GIVEN EXERCISE: Could you rewrite the lines from the one containing "What is the measured span" through the last line, inclusive, as a two-column CSV with the headers "text" and "answer", giving one row per text and its answer? Put each value in a single quoted field, and replace any line breaks inside it with spaces.

DATA TO USE:
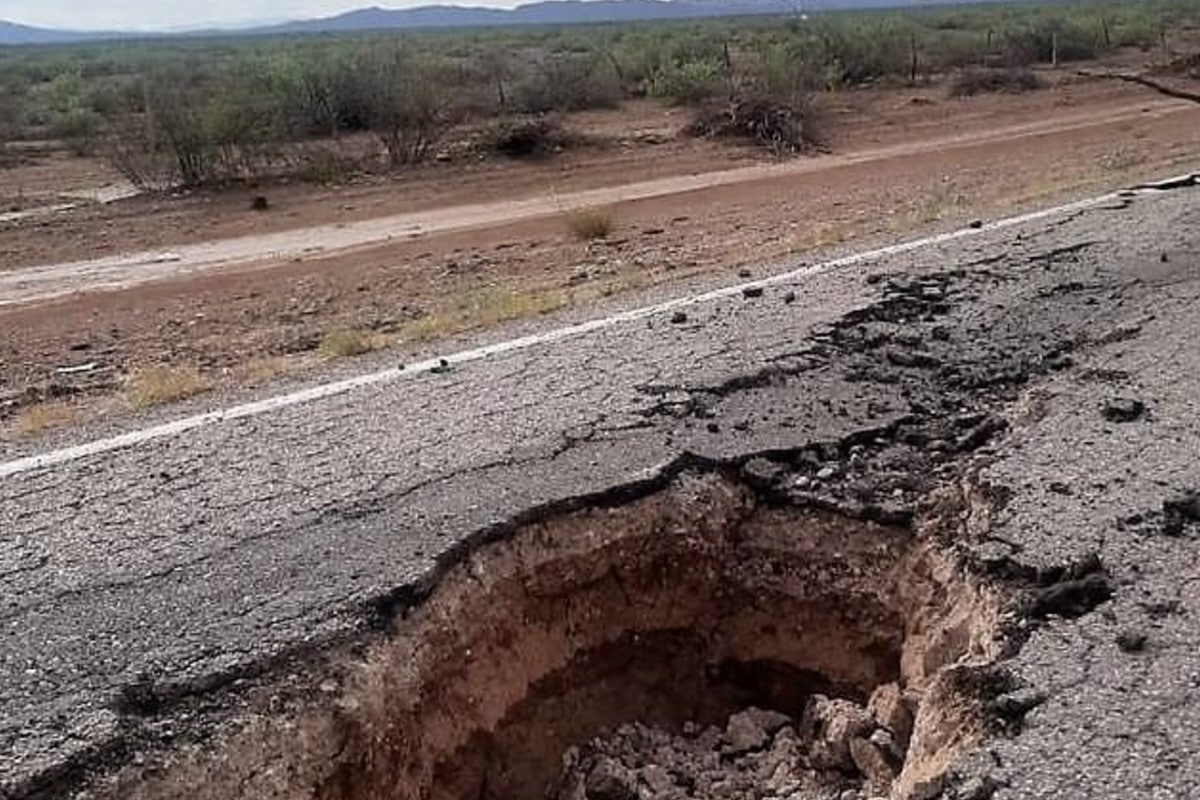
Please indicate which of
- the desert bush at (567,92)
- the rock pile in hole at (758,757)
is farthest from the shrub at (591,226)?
the desert bush at (567,92)

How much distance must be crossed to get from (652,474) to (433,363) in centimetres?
216

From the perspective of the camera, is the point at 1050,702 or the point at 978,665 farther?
the point at 978,665

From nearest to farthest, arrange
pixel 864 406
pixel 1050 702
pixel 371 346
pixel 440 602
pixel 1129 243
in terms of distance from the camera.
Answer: pixel 1050 702 < pixel 440 602 < pixel 864 406 < pixel 371 346 < pixel 1129 243

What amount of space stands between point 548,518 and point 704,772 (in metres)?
1.02

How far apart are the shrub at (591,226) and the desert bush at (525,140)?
Result: 5.91 metres

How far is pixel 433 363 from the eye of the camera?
6961mm

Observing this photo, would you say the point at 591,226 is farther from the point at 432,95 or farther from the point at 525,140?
the point at 432,95

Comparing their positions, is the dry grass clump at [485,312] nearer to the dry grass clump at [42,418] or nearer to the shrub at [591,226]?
the dry grass clump at [42,418]

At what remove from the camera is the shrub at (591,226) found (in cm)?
1359

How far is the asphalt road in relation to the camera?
3621 millimetres

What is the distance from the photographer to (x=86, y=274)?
13445 millimetres

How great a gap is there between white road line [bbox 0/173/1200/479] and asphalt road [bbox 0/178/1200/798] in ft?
0.13

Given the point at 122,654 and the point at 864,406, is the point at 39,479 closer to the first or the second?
the point at 122,654

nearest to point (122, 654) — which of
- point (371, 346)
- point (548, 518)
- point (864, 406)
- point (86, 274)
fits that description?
point (548, 518)
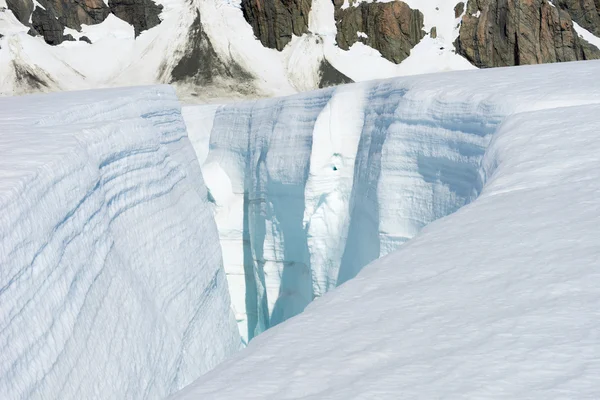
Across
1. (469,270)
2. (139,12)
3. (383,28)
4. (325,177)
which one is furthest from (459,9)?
(469,270)

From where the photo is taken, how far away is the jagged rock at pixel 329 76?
4006 centimetres

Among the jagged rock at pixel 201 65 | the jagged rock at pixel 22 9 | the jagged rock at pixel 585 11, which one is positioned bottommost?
the jagged rock at pixel 201 65

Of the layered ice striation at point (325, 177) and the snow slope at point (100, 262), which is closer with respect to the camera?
the snow slope at point (100, 262)

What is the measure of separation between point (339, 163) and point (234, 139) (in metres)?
3.99

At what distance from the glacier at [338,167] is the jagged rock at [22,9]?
3116 cm

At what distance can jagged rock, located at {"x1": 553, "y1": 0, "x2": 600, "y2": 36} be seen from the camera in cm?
4072

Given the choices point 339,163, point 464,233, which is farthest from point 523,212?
point 339,163

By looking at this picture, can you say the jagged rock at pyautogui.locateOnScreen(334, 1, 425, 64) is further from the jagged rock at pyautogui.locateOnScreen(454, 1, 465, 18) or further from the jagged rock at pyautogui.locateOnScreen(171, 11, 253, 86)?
the jagged rock at pyautogui.locateOnScreen(171, 11, 253, 86)

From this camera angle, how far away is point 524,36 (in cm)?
3791

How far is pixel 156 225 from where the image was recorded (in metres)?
6.48

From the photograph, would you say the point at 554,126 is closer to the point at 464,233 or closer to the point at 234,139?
the point at 464,233

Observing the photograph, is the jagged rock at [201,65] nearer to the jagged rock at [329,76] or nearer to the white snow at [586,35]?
the jagged rock at [329,76]

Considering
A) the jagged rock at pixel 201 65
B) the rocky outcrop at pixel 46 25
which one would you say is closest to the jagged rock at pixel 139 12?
the jagged rock at pixel 201 65

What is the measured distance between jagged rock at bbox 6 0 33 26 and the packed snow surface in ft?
123
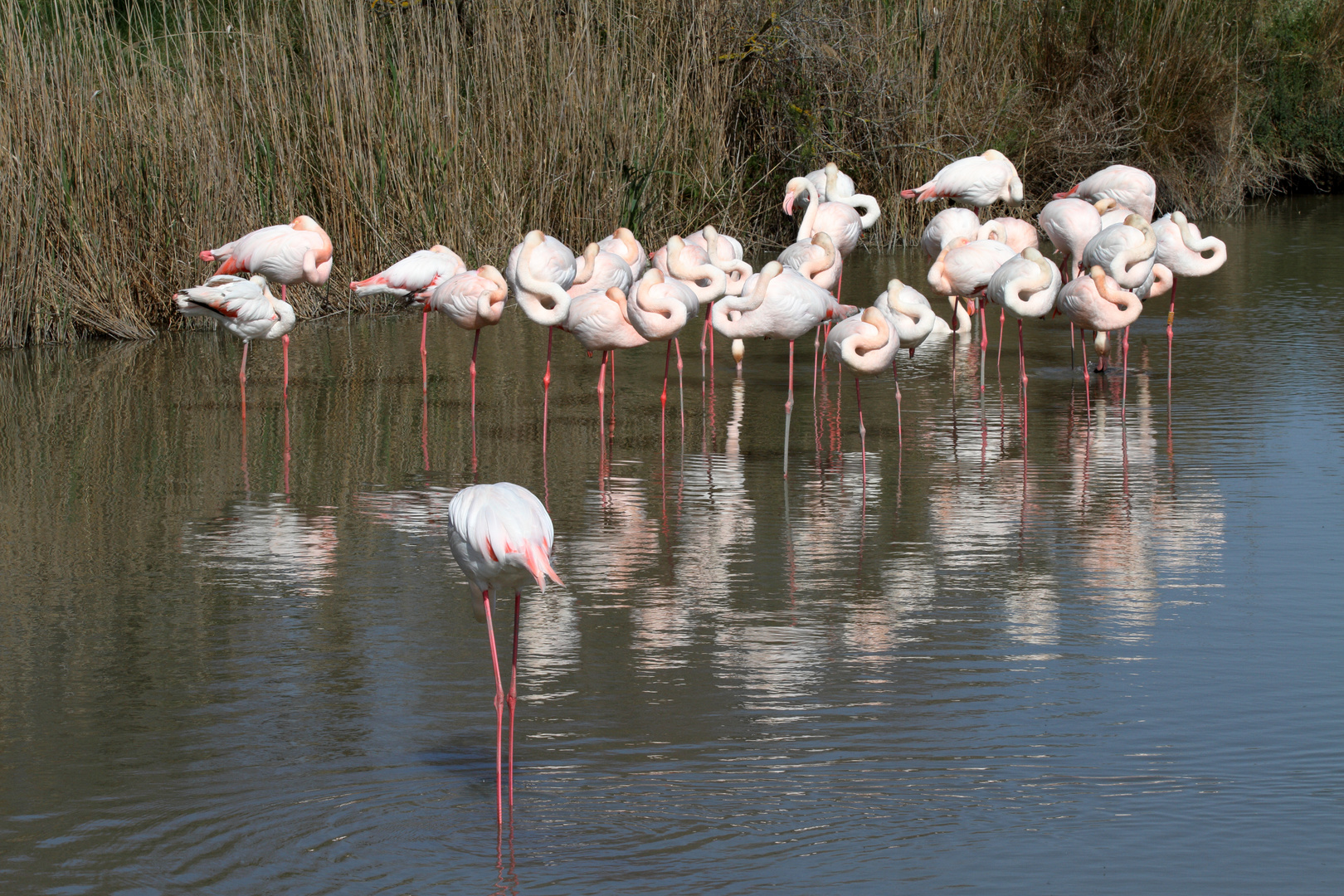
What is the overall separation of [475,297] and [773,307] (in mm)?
1714

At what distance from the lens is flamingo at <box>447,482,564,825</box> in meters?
3.46

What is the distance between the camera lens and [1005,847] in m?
3.26

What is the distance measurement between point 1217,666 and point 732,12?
1134 centimetres

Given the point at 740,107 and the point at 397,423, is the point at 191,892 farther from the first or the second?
the point at 740,107

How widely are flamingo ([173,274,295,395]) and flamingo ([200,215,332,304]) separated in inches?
17.0

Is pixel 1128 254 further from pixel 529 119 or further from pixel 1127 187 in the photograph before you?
pixel 529 119

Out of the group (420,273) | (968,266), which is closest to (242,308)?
(420,273)

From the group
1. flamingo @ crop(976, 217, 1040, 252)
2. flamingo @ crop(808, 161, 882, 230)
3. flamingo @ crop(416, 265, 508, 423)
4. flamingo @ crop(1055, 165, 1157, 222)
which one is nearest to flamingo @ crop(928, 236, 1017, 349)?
flamingo @ crop(976, 217, 1040, 252)

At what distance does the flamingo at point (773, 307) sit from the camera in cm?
736

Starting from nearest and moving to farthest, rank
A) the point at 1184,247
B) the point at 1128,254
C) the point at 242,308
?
the point at 1128,254, the point at 242,308, the point at 1184,247

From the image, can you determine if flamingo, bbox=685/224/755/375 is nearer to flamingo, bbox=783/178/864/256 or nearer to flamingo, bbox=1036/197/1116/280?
flamingo, bbox=783/178/864/256

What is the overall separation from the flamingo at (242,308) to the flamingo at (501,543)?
17.0 feet

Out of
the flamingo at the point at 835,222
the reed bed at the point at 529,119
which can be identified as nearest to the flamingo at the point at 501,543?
the flamingo at the point at 835,222

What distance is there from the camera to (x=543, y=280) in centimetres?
774
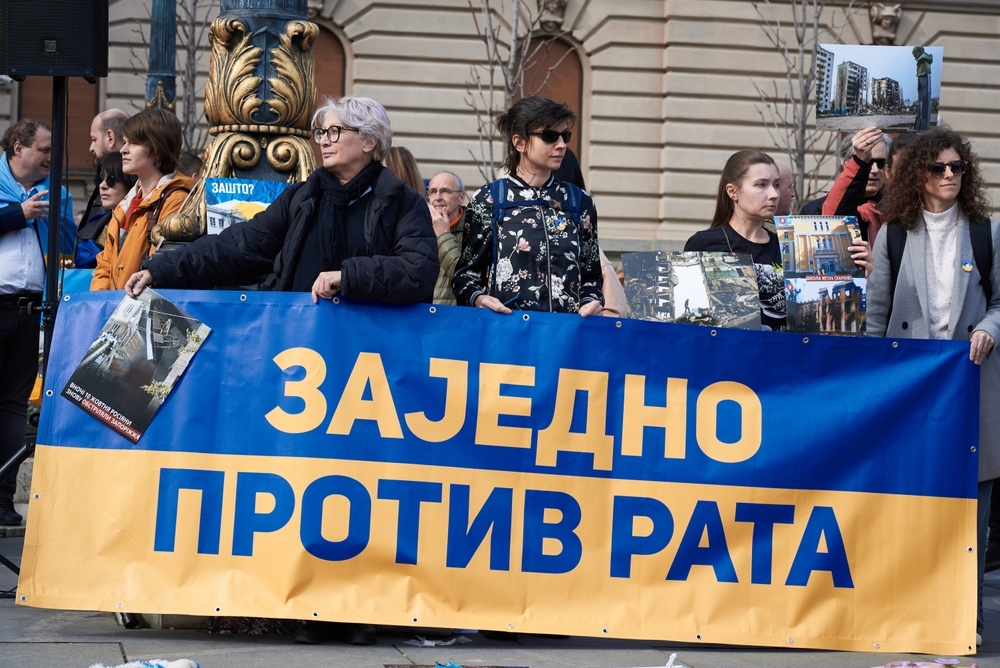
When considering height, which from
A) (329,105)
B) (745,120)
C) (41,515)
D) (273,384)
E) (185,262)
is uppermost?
(745,120)

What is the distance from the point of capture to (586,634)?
18.1 feet

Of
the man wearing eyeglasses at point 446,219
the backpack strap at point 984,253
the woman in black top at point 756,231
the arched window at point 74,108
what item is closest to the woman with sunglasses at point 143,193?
the man wearing eyeglasses at point 446,219

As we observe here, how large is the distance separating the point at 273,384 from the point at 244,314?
29cm

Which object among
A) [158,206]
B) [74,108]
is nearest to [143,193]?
[158,206]

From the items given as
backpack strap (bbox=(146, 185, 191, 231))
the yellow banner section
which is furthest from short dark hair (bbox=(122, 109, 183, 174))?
the yellow banner section

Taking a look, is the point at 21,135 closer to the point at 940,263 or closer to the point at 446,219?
the point at 446,219

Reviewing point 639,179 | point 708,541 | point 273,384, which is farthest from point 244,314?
point 639,179

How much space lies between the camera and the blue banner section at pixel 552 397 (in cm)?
554

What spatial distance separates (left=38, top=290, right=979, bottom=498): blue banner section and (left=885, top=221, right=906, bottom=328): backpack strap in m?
0.44

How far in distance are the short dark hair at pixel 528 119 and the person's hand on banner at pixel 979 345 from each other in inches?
71.9

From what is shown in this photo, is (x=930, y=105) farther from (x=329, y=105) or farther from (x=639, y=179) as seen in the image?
(x=639, y=179)

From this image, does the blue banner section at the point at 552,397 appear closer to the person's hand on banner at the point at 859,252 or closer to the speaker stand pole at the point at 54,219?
the person's hand on banner at the point at 859,252

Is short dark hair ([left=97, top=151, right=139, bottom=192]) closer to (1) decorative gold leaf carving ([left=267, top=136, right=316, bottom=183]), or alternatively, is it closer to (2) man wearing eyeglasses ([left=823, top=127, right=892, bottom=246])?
(1) decorative gold leaf carving ([left=267, top=136, right=316, bottom=183])

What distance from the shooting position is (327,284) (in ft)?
17.8
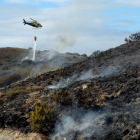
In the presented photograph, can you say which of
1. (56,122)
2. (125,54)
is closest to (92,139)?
(56,122)

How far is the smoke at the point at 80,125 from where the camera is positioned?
7.47m

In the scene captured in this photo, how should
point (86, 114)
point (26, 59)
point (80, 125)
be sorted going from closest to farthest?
1. point (80, 125)
2. point (86, 114)
3. point (26, 59)

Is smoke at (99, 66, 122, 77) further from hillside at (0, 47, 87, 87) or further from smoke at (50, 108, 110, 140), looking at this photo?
hillside at (0, 47, 87, 87)

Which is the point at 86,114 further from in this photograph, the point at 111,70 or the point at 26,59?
the point at 26,59

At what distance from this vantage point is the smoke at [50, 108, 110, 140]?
294 inches

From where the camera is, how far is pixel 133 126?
21.4ft

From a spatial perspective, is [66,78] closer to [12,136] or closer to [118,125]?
[12,136]

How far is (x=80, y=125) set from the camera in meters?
8.04

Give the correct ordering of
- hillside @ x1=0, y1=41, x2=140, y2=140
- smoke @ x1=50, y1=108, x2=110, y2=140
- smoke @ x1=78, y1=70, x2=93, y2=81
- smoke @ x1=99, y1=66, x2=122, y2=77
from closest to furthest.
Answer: hillside @ x1=0, y1=41, x2=140, y2=140, smoke @ x1=50, y1=108, x2=110, y2=140, smoke @ x1=99, y1=66, x2=122, y2=77, smoke @ x1=78, y1=70, x2=93, y2=81

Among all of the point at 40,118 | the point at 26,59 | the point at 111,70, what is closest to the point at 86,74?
the point at 111,70

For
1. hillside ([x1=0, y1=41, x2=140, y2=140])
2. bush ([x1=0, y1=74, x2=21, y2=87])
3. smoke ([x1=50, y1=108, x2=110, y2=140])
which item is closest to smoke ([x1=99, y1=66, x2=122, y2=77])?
hillside ([x1=0, y1=41, x2=140, y2=140])

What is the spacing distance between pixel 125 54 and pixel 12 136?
1158cm

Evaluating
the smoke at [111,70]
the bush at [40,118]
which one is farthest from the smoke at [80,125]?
the smoke at [111,70]

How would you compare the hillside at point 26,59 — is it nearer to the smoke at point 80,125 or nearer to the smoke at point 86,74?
the smoke at point 86,74
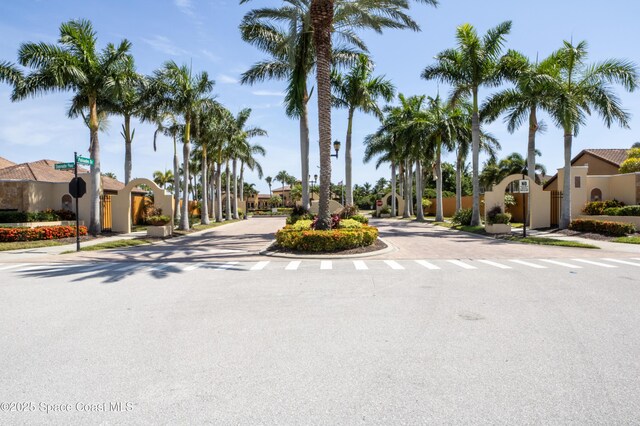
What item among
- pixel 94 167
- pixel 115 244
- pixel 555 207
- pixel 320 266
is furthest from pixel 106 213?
pixel 555 207

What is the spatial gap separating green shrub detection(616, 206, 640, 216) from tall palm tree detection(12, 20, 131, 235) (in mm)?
28469

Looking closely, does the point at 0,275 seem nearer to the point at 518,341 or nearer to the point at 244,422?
the point at 244,422

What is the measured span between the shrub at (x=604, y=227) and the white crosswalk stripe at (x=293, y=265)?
1710cm

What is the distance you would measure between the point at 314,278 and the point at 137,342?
516 centimetres

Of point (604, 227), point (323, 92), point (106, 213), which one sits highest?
point (323, 92)

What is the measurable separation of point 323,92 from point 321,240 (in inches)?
257

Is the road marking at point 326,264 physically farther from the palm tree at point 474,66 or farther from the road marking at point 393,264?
the palm tree at point 474,66

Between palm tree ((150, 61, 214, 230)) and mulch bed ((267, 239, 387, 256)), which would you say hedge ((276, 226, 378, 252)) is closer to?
mulch bed ((267, 239, 387, 256))

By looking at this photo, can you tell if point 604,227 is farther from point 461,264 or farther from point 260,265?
point 260,265

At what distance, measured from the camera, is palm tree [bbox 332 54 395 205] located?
2903cm

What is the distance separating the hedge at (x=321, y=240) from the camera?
1494 cm

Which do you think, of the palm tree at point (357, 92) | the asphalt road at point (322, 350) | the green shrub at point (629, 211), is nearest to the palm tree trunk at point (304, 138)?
the palm tree at point (357, 92)

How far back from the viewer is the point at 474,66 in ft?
87.8

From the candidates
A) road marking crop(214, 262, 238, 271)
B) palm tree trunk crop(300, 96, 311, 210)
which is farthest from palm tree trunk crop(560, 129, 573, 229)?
road marking crop(214, 262, 238, 271)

SOLUTION FOR THIS PROBLEM:
text,answer
"What is the measured span between the shrub at (x=604, y=227) and the white crosswalk stripe at (x=293, y=265)?","1710cm"
"What is the distance you would measure between the point at 314,278 and the point at 137,342?","516 centimetres"
"Of point (604, 227), point (323, 92), point (106, 213), which one sits highest?","point (323, 92)"
"What is the measurable separation of point 323,92 from point 321,240 (in inches)?","257"
"Is the road marking at point 326,264 physically farther from the palm tree at point 474,66 or farther from the road marking at point 393,264?","the palm tree at point 474,66"
"Between palm tree ((150, 61, 214, 230)) and mulch bed ((267, 239, 387, 256)), which would you say hedge ((276, 226, 378, 252)) is closer to?","mulch bed ((267, 239, 387, 256))"
"By looking at this photo, can you tell if point 604,227 is farther from point 461,264 or farther from point 260,265?","point 260,265"
"At what distance, measured from the camera, is palm tree [bbox 332 54 395 205] located?","2903cm"
"What is the distance separating the hedge at (x=321, y=240) from the camera?","1494 cm"
"Which do you think, of the palm tree at point (357, 92) | the asphalt road at point (322, 350) | the green shrub at point (629, 211), is nearest to the palm tree trunk at point (304, 138)?","the palm tree at point (357, 92)"
"How far back from the viewer is the point at 474,66 in ft?","87.8"
"From the candidates A) road marking crop(214, 262, 238, 271) B) palm tree trunk crop(300, 96, 311, 210) which is farthest from palm tree trunk crop(560, 129, 573, 229)?","road marking crop(214, 262, 238, 271)"